Problem requirements
Nothing in the data should be left out, so repeat it all exactly.
───── Source records
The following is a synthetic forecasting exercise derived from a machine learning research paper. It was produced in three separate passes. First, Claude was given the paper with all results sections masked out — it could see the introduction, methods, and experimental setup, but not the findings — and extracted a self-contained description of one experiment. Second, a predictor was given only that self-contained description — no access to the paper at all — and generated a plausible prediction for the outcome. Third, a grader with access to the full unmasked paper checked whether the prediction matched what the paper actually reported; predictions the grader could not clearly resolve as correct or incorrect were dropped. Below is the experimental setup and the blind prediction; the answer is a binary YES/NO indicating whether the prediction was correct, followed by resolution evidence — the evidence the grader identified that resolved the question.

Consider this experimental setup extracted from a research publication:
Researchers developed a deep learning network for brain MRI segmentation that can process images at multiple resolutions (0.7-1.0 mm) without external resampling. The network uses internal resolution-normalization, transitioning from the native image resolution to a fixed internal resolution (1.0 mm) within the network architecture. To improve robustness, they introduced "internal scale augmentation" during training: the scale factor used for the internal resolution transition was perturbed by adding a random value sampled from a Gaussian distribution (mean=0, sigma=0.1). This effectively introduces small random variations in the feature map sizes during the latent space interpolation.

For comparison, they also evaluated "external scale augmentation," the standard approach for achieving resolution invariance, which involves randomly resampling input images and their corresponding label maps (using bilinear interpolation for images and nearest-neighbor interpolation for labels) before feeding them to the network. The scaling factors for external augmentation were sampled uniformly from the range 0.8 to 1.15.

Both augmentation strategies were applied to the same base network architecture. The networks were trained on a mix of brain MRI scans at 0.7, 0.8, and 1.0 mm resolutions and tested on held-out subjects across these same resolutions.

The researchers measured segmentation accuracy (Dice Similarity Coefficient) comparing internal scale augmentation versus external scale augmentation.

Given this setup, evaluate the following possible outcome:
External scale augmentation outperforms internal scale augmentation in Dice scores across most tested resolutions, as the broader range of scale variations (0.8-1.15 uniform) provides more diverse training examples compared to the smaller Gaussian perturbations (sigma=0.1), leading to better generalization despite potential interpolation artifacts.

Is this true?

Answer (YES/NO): NO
──────────
Response area
The following is a synthetic forecasting exercise derived from a machine learning research paper. It was produced in three separate passes. First, Claude was given the paper with all results sections masked out — it could see the introduction, methods, and experimental setup, but not the findings — and extracted a self-contained description of one experiment. Second, a predictor was given only that self-contained description — no access to the paper at all — and generated a plausible prediction for the outcome. Third, a grader with access to the full unmasked paper checked whether the prediction matched what the paper actually reported; predictions the grader could not clearly resolve as correct or incorrect were dropped. Below is the experimental setup and the blind prediction; the answer is a binary YES/NO indicating whether the prediction was correct, followed by resolution evidence — the evidence the grader identified that resolved the question.

Consider this experimental setup extracted from a research publication:
Researchers developed a deep learning network for brain MRI segmentation that can process images at multiple resolutions (0.7-1.0 mm) without external resampling. The network uses internal resolution-normalization, transitioning from the native image resolution to a fixed internal resolution (1.0 mm) within the network architecture. To improve robustness, they introduced "internal scale augmentation" during training: the scale factor used for the internal resolution transition was perturbed by adding a random value sampled from a Gaussian distribution (mean=0, sigma=0.1). This effectively introduces small random variations in the feature map sizes during the latent space interpolation.

For comparison, they also evaluated "external scale augmentation," the standard approach for achieving resolution invariance, which involves randomly resampling input images and their corresponding label maps (using bilinear interpolation for images and nearest-neighbor interpolation for labels) before feeding them to the network. The scaling factors for external augmentation were sampled uniformly from the range 0.8 to 1.15.

Both augmentation strategies were applied to the same base network architecture. The networks were trained on a mix of brain MRI scans at 0.7, 0.8, and 1.0 mm resolutions and tested on held-out subjects across these same resolutions.

The researchers measured segmentation accuracy (Dice Similarity Coefficient) comparing internal scale augmentation versus external scale augmentation.

Given this setup, evaluate the following possible outcome:
External scale augmentation outperforms internal scale augmentation in Dice scores across most tested resolutions, as the broader range of scale variations (0.8-1.15 uniform) provides more diverse training examples compared to the smaller Gaussian perturbations (sigma=0.1), leading to better generalization despite potential interpolation artifacts.

Is this true?

Answer (YES/NO): NO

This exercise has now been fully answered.